Provided text
__________________________________________________
2 more consultants leave
CBC News has also learned from sources that two high-paid consultants, who were working as senior vice-presidents, left the agency Thursday.
Allaudin Merali and Donna Strating each billed about $2,700 a day for their services, plus charged the agency for regular flights from Alberta, accommodation in Toronto and per diems for meals. The total cost of the two amounted to an estimated $1.5 million a year.
No reason was given for Strating's departure. Merali, who was expected to leave in summer for a new job, is taking holidays until he starts in July, sources said.
Three other consultants left the agency late last week, including an executive assistant earning about $1,700 a day. All were told their services were no longer required.
EHealth expenses
Some of the consulting costs incurred at eHealth:
- A $2,700-a-day consultant charging for a $3.26 muffin and tea.
- A $300-an-hour consultant, charging for reading an e-health article given to her by her husband, another consultant.
- Two consultants serving as vice-presidents and flown regularly from homes in Alberta.
- A $1,700-a-day executive assistant.
- Consultants charging to watch an eHealth episode on TVO's The Agenda and "debriefing" on the Toronto subway.
Allegations about misspending and questionable contracts have plagued the provincial agency for more than a week.
On Thursday, yet another untendered contract came to light that was worth $600,000 and given to a headhunting firm in February.
__________________________________________________
Rows drawn from a dataset
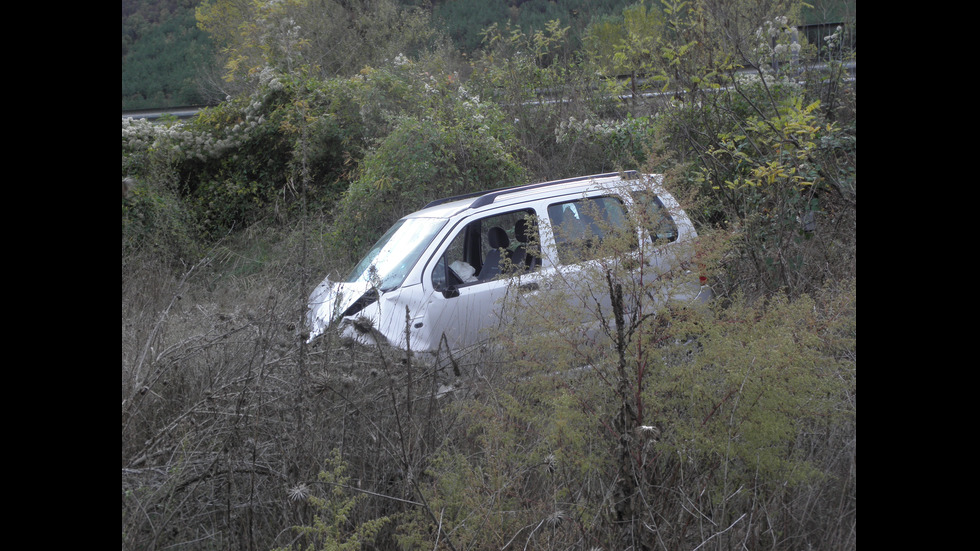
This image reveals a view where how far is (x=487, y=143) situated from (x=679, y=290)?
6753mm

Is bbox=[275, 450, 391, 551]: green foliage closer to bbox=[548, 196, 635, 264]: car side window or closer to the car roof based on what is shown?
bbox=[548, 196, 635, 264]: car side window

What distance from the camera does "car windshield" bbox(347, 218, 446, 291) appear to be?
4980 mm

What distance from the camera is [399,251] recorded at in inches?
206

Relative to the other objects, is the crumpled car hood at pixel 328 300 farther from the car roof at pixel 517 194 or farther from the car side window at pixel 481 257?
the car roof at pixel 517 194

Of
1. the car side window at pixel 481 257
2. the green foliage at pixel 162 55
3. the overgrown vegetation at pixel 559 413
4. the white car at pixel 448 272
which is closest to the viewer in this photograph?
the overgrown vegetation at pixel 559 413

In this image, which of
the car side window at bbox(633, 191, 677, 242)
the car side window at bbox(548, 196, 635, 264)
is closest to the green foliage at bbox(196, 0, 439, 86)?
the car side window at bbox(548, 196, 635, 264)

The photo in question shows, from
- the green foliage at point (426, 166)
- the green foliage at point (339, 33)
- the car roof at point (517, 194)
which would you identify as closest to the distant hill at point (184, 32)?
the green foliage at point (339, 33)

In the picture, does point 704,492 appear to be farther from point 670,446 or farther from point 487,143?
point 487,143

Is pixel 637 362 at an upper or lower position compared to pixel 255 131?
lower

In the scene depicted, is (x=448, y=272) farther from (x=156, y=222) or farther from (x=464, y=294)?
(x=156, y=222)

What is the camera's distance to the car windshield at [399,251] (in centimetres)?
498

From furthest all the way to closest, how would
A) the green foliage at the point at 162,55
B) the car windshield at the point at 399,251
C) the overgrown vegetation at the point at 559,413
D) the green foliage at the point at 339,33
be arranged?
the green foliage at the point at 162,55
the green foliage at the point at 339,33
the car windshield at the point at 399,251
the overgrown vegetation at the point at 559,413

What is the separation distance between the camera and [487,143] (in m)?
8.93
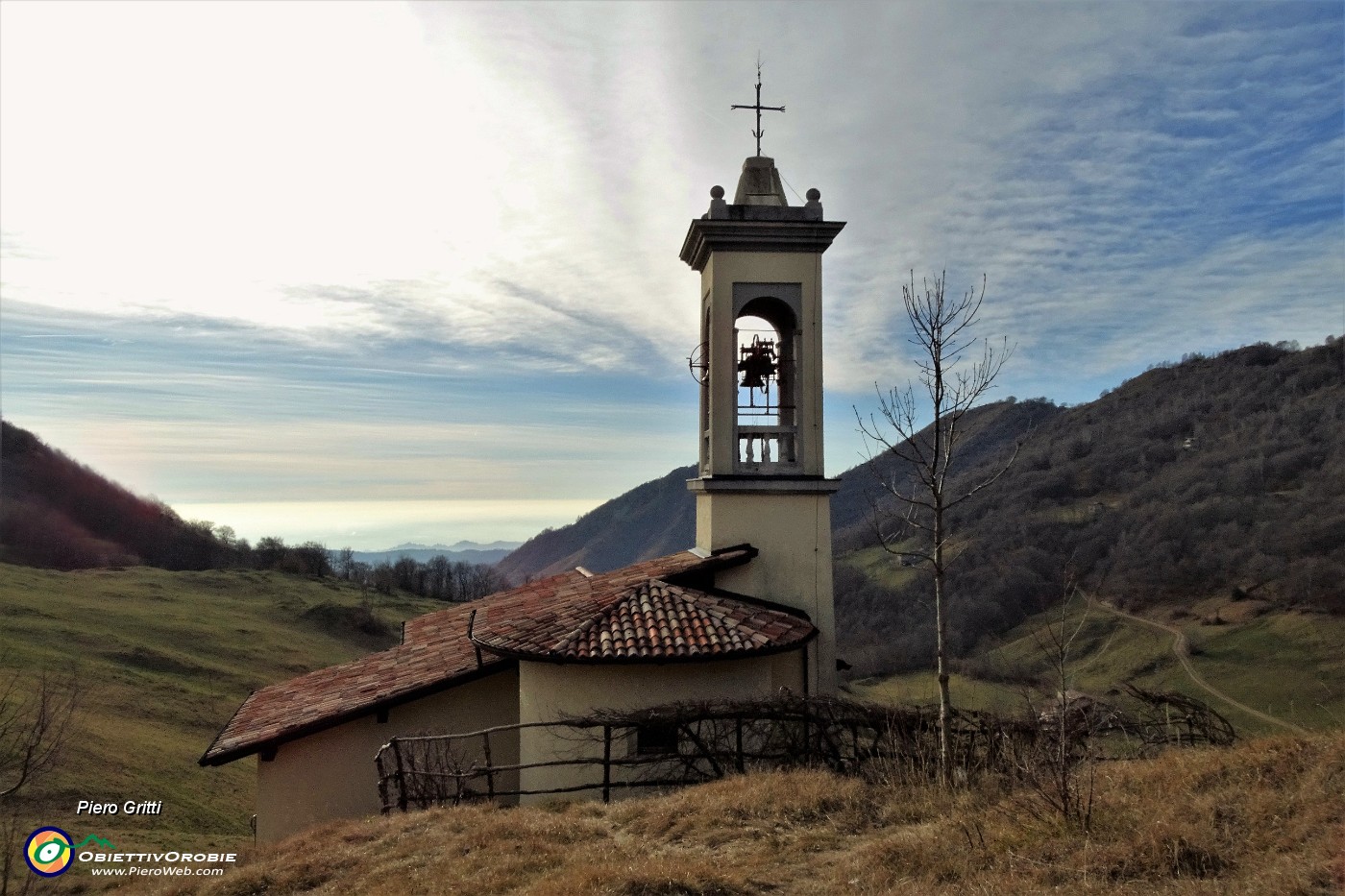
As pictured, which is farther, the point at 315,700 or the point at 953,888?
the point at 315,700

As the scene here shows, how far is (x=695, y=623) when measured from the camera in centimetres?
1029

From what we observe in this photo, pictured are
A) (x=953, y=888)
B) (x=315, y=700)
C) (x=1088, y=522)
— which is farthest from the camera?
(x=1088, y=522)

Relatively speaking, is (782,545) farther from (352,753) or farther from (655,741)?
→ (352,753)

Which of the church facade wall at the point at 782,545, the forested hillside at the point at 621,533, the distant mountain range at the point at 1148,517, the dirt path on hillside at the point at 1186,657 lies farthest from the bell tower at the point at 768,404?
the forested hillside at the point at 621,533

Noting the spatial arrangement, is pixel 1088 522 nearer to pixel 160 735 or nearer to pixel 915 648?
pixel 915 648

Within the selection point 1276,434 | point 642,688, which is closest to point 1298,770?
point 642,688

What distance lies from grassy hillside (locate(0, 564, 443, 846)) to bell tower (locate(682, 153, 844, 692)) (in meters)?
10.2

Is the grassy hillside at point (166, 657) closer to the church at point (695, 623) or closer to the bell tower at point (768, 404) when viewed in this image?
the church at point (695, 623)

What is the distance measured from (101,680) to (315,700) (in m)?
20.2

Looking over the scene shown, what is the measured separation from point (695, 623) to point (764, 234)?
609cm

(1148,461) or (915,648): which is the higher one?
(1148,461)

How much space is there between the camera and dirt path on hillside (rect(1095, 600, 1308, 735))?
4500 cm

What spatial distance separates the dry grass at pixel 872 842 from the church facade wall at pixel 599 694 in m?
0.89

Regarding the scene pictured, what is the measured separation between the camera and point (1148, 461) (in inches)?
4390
__________________________________________________
Work item
Retype the eHealth consultants text in full, word for word. The rows are separate material and have no connection to the eHealth text.

Task answer
2 more consultants leave
CBC News has also learned from sources that two high-paid consultants, who were working as senior vice-presidents, left the agency Thursday.
Allaudin Merali and Donna Strating each billed about $2,700 a day for their services, plus charged the agency for regular flights from Alberta, accommodation in Toronto and per diems for meals. The total cost of the two amounted to an estimated $1.5 million a year.
No reason was given for Strating's departure. Merali, who was expected to leave in summer for a new job, is taking holidays until he starts in July, sources said.
Three other consultants left the agency late last week, including an executive assistant earning about $1,700 a day. All were told their services were no longer required.
EHealth expenses
Some of the consulting costs incurred at eHealth:
- A $2,700-a-day consultant charging for a $3.26 muffin and tea.
- A $300-an-hour consultant, charging for reading an e-health article given to her by her husband, another consultant.
- Two consultants serving as vice-presidents and flown regularly from homes in Alberta.
- A $1,700-a-day executive assistant.
- Consultants charging to watch an eHealth episode on TVO's The Agenda and "debriefing" on the Toronto subway.
Allegations about misspending and questionable contracts have plagued the provincial agency for more than a week.
On Thursday, yet another untendered contract came to light that was worth $600,000 and given to a headhunting firm in February.